So verbringe ich den Rest des Tages mit Lesen (ich werde am Ende dieser Reise vier Bücher in vier Tagen gelesen haben), Spazieren gehen im nahegelegenen Erholungsgebiet des Deister und der Erkundung des örtlichen Cafés – wie in einer Zeitkapsel glaube ich mich in die 60er Jahre versetzt zu fühlen: dunkelgrüner Samtbezug auf dunklem Holz, schummrige kleine Lampen und eine putzfidele Truppe älterer Damen, die ein Kaffeekränzchen hält. Man kennt sich; auch die Bedienung mit Namen.
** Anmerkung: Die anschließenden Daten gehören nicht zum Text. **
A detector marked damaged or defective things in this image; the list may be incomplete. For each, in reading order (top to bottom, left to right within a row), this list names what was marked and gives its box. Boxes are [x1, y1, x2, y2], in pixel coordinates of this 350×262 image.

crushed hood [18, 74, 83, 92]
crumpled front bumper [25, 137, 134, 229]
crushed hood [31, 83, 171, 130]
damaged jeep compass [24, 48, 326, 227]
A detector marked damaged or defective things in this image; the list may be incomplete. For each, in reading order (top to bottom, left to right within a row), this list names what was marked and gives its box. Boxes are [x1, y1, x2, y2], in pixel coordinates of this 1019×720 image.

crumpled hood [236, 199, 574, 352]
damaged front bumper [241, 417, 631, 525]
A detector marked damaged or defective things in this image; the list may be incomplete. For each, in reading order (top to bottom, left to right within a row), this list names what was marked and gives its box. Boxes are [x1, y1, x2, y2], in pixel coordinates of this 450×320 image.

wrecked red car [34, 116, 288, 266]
Mein Handy bleibt im Kloster Wennigsen stumm
Ich komme mir ein wenig fremd vor, widme mich aber dem grandiosen Streuselkuchen und lausche gespannt den Gesprächen um mich herum. Herrlich, besser als Theater! Das Handy bleibt – bis auf ein zwei SMS für meinen Mann – aus. Kein Fernsehen, kein Radio, gar nichts. So hatte ich mir das vorgestellt. Beim Abendbrot trifft man auf Gleichgesinnte in der Küche und tauscht sich aus – oder eben auch nicht. Es besteht kein Redezwang, was wunderbar ist. Die wenigen Frauen, die ich treffe, sind bereits zum zweiten oder dritten Mal in Wennigsen, was sehr für die Einrichtung spricht.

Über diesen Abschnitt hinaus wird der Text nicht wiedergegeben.